Cassandra write performance - node.js

We have this Cassandra cluster and would like to know if current performance is normal and what we can do to improve it.
Cluster is formed of 3 nodes located on the same datacenter with total capacity of 465GB and 2GB of Heap per node. Each node has 8 cores and 8GB or RAM. Version of different components are cqlsh 5.0.1 | Cassandra 2.1.11.872 | DSE 4.7.4 | CQL spec 3.2.1 | Native protocol v3
The workload is described as follows:
Keyspace use org.apache.cassandra.locator.SimpleStrategy placement strategy and replication factor of 3 (this is very important for us)
Workload consist mainly of write operations into a single table. The table schema is as follows:
CREATE TABLE aiceweb.records (
process_id timeuuid,
partition_key int,
collected_at timestamp,
received_at timestamp,
value text,
PRIMARY KEY ((process_id, partition_key), collected_at, received_at)
) WITH CLUSTERING ORDER BY (collected_at DESC, received_at ASC)
AND read_repair_chance = 0.0
AND dclocal_read_repair_chance = 0.1
AND gc_grace_seconds = 864000
AND bloom_filter_fp_chance = 0.01
AND caching = { 'keys' : 'ALL', 'rows_per_partition' : 'NONE' }
AND comment = ''
AND compaction = { 'class' : 'org.apache.cassandra.db.compaction.SizeTieredCompactionStrategy' }
AND compression = { 'sstable_compression' : 'org.apache.cassandra.io.compress.LZ4Compressor' }
AND default_time_to_live = 0
AND speculative_retry = '99.0PERCENTILE'
AND min_index_interval = 128
AND max_index_interval = 2048;
Write operations come from a NodeJS based API server.

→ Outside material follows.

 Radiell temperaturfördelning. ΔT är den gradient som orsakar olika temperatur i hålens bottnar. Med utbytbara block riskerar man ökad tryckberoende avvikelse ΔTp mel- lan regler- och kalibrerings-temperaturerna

The Nodejs driver provided by Datastax is used (version recently updated from 2.1.1 to 3.2.0). The code in charge of performing the write request will group write operations per Primary Key and additionally it will limit the request size to 500 INSERTs per request. The write operation is performed as a BATCH. The only options explicitly set are prepare:true, logged:false.
OpsCenter reflect a historial level of less than one request per second in the last year using this setup (each write request been a BATCH of up to 500 operations directed to the same table and the same partition). Write request latency has been at 1.6ms for 90% of requests for almost the entire year but lately it has increased up to more than 2.6ms for the 90% of requests. Os Load has been below 2.0 and Disk Utilization has been below 5% most of the time with few peaks at 7%. Average Heap usage has been 1.3GB the entire year with peaks at 1.6GB even though currently this peak is rising during the last month.
The problem with this setup is that API performance has been degrading the entire year. Currently the BATCH operation can take from 300ms up to more than 12s (leading to a operation timeout). In some cases the NodeJS driver report all Cassandra drivers down even when OpsCenter report all nodes alive and healthy.
Compaction Stats shows always 0 on each node and nodetool tpstats is showing something like:
Pool Name Active Pending Completed Blocked All time blocked
CounterMutationStage 0 0 10554 0 0
ReadStage 0 0 687567 0 0
RequestResponseStage 0 0 767898 0 0
MutationStage 0 0 393407 0 0
ReadRepairStage 0 0 411 0 0
GossipStage 0 0 1314414 0 0
CacheCleanupExecutor 0 0 48 0 0
MigrationStage 0 0 0 0 0
ValidationExecutor 0 0 126 0 0
Sampler 0 0 0 0 0
MemtableReclaimMemory 0 0 497 0 0
InternalResponseStage 0 0 126 0 0
AntiEntropyStage 0 0 630 0 0
MiscStage 0 0 0 0 0
CommitLogArchiver 0 0 0 0 0
MemtableFlushWriter 0 0 485 0 0
PendingRangeCalculator 0 0 4 0 0
MemtablePostFlush 0 0 7879 0 0
CompactionExecutor 0 0 263599 0 0
AntiEntropySessions 0 0 3 0 0
HintedHandoff 0 0 8 0 0
Message type Dropped
RANGE_SLICE 0
READ_REPAIR 0
PAGED_RANGE 0
BINARY 0
READ 0
MUTATION 0
_TRACE 0
REQUEST_RESPONSE 0
COUNTER_MUTATION 0
Any help or suggestion with this problem will be deeply appreciated. Feel free to request any other information you need to analyze it.
Best regards

You are staying with same amount of requests, or the workload is growing?
Looks like the server is overloaded (maybe network).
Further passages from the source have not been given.